Personal Business Records contain appointment books spanning 1931 to 1961 which record appointments but were also used as notebooks and sketchbooks. Other Business Records include inventories of Graham's books and antiques made by Graham, records of antique-related transactions, wills of Graham and his last wife, Marianne Strate, and extensive personal financial records from the last few years of his life.
Graham's writings are found scattered throughout the collection, as is his artwork. The Writings series is dominated by Graham's lengthy book projects, found in multiple drafts. The author's annotated published works are also found, as well as typescripts of several published essays by and about Graham. Lists, notes, and writings on a wide range of subjects are found on loose pages and in notebooks dated from 1931 to 1961. Among the Printed Materials are many annotated books from Graham's library, some of which contain drawings, and clippings and exhibition catalogs related to Graham's career going back to the 1920s. Reference files of printed ephemera and clippings collected by Graham are found on a variety of subjects, some of which contain pictorial subjects used in Graham's paintings.
Photographs depict Graham from childhood through his last years in cabinet card portraits, passport photographs, and snapshots. Photographs are also found of his parents, his five wives and four children, and a number of famous friends including Pablo Picasso, Françoise Gilot, their children, and Arshile Gorky. Artwork includes Graham's sketchbooks of 1934, 1960, and 1961, loose sketches, and a collection of file folders with many symbols and illustrations. Also found among the artwork are antique and contemporary prints and drawings collected by Graham.
The papers of John Graham were given to the Archives of American Art in five separate accessions between 1985 and 1988. The bulk of papers were donated by Graham's son, John David Graham, in 1985, with later additions from Patricia Graham, the widow of John David Graham, in 1986, 1987, and 1988, via the Andre Emmerich Gallery, Inc. The Department of Prints and Drawings of the Museum of Modern Art donated more papers and loaned additional materials for microfilming in 1986.
Separated Materials note
The Archives of American Art also holds microfilm of material lent for microfilming (reel 5049) including six volumes of notebooks and several loose sketches. Loaned materials were returned to MoMA and are not described in the collection container inventory.

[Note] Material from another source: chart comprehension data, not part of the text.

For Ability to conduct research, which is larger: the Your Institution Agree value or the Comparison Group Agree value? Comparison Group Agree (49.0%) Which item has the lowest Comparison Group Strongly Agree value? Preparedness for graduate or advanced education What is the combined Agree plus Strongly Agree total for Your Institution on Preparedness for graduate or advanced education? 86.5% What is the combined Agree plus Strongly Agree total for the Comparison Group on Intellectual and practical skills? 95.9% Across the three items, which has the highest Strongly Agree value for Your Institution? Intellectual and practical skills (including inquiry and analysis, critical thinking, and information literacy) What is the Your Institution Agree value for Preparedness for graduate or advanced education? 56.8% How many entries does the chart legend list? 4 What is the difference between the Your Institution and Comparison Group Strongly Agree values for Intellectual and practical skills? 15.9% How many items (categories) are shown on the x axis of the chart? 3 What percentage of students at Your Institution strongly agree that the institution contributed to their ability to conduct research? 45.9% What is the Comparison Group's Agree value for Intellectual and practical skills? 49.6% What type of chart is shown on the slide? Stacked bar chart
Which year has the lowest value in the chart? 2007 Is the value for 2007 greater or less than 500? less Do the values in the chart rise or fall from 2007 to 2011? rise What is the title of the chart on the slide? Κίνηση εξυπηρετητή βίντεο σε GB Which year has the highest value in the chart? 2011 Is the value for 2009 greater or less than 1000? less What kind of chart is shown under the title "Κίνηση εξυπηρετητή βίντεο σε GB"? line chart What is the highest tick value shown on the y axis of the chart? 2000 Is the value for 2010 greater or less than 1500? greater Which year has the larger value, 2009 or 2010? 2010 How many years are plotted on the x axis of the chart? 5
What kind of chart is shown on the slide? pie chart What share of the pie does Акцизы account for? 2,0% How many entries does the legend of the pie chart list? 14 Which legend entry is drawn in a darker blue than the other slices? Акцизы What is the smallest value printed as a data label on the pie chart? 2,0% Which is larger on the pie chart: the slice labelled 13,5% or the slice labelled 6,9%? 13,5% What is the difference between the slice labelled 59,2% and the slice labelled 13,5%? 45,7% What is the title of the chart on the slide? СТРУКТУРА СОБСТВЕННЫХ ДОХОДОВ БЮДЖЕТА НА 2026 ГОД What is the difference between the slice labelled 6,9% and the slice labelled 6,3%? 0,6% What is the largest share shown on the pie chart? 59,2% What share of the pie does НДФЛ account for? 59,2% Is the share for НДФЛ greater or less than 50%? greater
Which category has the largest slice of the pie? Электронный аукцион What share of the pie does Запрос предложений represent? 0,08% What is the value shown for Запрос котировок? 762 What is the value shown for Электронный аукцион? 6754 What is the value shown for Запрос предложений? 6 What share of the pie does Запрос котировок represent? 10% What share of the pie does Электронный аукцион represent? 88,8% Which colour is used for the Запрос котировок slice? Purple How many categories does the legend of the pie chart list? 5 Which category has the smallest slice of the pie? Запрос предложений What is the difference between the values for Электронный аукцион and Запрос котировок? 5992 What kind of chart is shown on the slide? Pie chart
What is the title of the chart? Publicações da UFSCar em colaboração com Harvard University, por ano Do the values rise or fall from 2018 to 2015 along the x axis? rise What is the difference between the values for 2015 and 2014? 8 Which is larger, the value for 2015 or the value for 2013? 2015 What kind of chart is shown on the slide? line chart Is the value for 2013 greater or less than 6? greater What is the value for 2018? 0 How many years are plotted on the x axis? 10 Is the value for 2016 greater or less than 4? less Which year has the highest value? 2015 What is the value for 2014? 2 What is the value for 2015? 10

Funding for the processing and digitization of this collection was provided by the Terra Foundation for American Art
Papers were processed to a preliminary level upon accession, and all but the final accession in 1988 were microfilmed on reels 3616-3620, 3894-3896, and 4042-4045. The collection was re-processed and digitized in 2007-2008 with funding provided by the Terra Foundation for American Art. Researchers should note that the arrangement of the papers and their digital copies is significantly different from the arrangement found on the microfilm copy.